We define a function on two sets, \(a\lor b\), such that the result contains all elements from either sets.
\(\forall a \forall x \forall y [a\in (x\lor y) \leftrightarrow (a\in x \lor a\in y)]\)
This is commutative: \(a\lor b = b\lor a\)
This is associative: \((a\lor b)\lor c = a\lor (b\lor c)\)
We define a function, \(a\land b\), on two sets, such that the result contains all elements which are in both.
\(\forall a \forall x \forall y [a\in (x\land y) \leftrightarrow (a\in x \land a\in y)]\)
This is commutative: \(a\land b = b\land a\)
This is associative: \((a\land b)\land c = a\lor (b\land c)\)
Union is distributive over intersection: \(a\lor (b\land c)=(a\lor b)\land (a\lor c)\)
Intersection is distributive over union: \(a\land (b\lor c)=(a\land b)\lor (a\land c)\)
Sets are disjoint is there is no overlap in their elements. Two sets are \(s_i\) and \(s_j\) are mutually exclusive if:
\(s_i\land s_j=\emptyset\)
A collection of events \(s\) are all mutually exclusive if all pairs are mutually exclusive. That is:
\(\forall s_i \in s\forall s_j\in s[s_i\land s_j\ne \emptyset \rightarrow s_i=s_j]\)
\(x^C\) is the completement. It is defined such that:
\(\forall x [x\land x^C=\varnothing ]\)
For a set \(b\), the complement with respect to \(a\) is all elements in \(a\) which are not in \(b\).
\(\forall x \in a \forall y \in b [x \in (a \setminus b) \land y\in (a \setminus b)]\)
\(b\land (a \setminus b)= \varnothing\)
That is, \(b\) and \(a \setminus b\) are disjoint.
For two sets \(a\) and \(b\) we can write \((a \setminus b)\). This is the set of elements of \(a\) which are not in \(b\).
Consider the axiom of specification:
\(\forall x \forall a \exists s[(P(x)\land x\in a )\leftrightarrow (x\in s)]\)
We can also write
\(\forall x \forall a \forall b\exists s[(x\not\in b\land x\in a )\leftrightarrow (x\in s)]\)
Which provides the complement, \(s\).
We previously discussed properties of normal form, and the results from these properties.
If another structure shares these properties then they will also share the results.
If a mathematical structure has the following properties, it shares the results from normal form, and is a boolean algebra.
Both binary operators are commutitive - \(A\land B=B\land A\) and \(A\lor B=B\lor A\)

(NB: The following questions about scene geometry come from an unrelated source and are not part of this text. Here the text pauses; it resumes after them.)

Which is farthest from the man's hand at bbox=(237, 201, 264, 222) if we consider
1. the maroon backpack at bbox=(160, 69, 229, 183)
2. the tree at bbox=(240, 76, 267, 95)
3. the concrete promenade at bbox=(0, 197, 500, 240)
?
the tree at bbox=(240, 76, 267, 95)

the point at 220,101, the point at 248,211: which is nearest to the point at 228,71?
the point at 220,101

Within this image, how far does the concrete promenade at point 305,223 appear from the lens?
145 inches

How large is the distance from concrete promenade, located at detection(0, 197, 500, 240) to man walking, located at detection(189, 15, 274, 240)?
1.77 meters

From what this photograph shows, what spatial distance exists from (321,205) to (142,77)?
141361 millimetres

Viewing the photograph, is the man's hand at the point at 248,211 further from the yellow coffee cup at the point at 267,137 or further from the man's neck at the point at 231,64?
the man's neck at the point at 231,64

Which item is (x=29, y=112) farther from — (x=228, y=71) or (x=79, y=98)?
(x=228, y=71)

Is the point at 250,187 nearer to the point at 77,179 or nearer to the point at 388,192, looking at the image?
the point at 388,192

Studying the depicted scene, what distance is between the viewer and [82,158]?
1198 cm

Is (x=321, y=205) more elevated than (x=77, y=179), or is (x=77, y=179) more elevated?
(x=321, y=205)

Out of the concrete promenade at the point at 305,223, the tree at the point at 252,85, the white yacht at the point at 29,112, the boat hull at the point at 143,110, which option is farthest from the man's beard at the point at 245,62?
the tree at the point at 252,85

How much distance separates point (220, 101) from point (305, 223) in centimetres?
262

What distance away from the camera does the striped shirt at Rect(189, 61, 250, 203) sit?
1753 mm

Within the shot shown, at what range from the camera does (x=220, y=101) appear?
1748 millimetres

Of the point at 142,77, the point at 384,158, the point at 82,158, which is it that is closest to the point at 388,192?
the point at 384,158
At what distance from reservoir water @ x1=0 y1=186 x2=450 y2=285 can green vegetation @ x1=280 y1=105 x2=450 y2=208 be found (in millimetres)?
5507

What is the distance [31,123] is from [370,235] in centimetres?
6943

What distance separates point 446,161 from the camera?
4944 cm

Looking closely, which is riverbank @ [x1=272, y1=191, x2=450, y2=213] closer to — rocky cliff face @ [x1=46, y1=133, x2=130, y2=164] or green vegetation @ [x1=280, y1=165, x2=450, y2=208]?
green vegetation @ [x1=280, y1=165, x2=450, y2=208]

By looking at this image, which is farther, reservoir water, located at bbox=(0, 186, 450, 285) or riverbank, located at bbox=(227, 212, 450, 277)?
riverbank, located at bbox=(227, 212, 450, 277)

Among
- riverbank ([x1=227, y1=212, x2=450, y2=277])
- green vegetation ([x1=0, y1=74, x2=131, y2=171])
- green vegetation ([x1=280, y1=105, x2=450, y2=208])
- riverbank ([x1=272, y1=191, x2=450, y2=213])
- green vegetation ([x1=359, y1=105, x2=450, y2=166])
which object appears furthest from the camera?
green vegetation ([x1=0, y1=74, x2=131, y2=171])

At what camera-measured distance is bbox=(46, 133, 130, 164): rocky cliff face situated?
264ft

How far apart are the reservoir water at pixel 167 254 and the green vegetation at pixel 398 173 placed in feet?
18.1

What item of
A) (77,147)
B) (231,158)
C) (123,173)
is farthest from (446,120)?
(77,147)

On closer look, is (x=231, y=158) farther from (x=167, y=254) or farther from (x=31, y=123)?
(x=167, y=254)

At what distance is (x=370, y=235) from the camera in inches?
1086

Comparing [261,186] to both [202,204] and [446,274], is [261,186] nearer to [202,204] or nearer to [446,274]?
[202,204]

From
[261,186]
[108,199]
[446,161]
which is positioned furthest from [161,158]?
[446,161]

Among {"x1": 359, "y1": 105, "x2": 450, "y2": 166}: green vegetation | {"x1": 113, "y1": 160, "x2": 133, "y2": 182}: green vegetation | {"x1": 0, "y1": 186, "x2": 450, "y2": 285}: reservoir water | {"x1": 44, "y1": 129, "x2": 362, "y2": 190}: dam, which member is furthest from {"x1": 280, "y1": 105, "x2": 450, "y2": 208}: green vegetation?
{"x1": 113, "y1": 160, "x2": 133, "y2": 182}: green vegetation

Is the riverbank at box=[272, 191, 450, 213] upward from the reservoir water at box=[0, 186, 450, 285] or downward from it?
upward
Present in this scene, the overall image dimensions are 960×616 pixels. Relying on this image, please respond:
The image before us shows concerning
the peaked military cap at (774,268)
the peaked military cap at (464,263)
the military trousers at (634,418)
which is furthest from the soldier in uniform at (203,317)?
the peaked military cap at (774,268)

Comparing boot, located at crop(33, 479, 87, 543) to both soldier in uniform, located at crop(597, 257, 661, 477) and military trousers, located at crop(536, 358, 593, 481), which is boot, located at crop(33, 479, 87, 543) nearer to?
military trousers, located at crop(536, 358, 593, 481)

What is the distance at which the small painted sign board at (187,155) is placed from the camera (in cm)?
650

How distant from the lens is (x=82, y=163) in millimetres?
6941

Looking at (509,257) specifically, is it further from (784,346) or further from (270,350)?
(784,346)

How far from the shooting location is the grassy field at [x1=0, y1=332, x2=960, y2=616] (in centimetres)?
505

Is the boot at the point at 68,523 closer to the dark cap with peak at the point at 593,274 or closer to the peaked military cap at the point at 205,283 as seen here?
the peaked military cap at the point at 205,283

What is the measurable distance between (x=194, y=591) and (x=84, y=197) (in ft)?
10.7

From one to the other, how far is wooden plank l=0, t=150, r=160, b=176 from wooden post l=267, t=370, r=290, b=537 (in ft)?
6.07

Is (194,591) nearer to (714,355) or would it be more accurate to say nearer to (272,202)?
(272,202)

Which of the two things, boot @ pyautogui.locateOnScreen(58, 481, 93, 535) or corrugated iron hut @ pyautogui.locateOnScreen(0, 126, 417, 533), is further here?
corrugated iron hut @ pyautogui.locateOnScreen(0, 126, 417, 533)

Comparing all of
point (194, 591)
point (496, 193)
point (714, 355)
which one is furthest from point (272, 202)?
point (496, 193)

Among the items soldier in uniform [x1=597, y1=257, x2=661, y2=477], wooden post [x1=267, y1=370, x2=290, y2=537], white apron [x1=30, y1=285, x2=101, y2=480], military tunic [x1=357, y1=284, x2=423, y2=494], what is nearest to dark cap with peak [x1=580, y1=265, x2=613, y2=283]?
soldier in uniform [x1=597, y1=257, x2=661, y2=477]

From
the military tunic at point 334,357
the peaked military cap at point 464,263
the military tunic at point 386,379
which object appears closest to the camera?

Both binary operators are associative - \((A\land B)\land C=A\land (B\land C)\) and \((A\lor B)\lor C=A\lor (B\lor C)\)
Completements - \(A\land \neg A=\emptyset\) and \(A\lor \neg A=U\)
Absorption - \(A\land (A\lor B)=A\) and \(A\lor (A\land B)=A\)
Identity - \(A\land U=A\) and \(A\lor \emptyset =A\)
Distributivity - \(A\land (B\lor C)=(A\land B)\lor (A\land C)\) and \(A\lor (B\land C)=(A\lor B)\land(A\lor C)\)
These hold for sets, and so boolean algebra holds for sets.
An algebra, \(\Sigma\), on set \(s\) is a set of subsets of \(s\) such that:
Closed under intersection: If \(a\) and \(b\) are in \(\Sigma\) then \(a\land b\) must also be in \(\Sigma\)
\(\forall ab [(a \in \Sigma \land b \in \Sigma )\rightarrow (a\land b \in \Sigma)]\)
Closed under union: If \(a\) and \(b\) are in \(\Sigma\) then \(a\lor b\) must also be in \(\Sigma\).
\(\forall ab [(a \in \Sigma \land b \in \Sigma )\rightarrow (a\lor b \in \Sigma)]\)
If both of these are true, then the following is also true:
Closed under complement: If \(a\) is in \(\Sigma\) then \(s \backslash a\) must also be in \(\Sigma\)
We also require that the null set (and therefore the original set, null’s complement) is part of the algebra.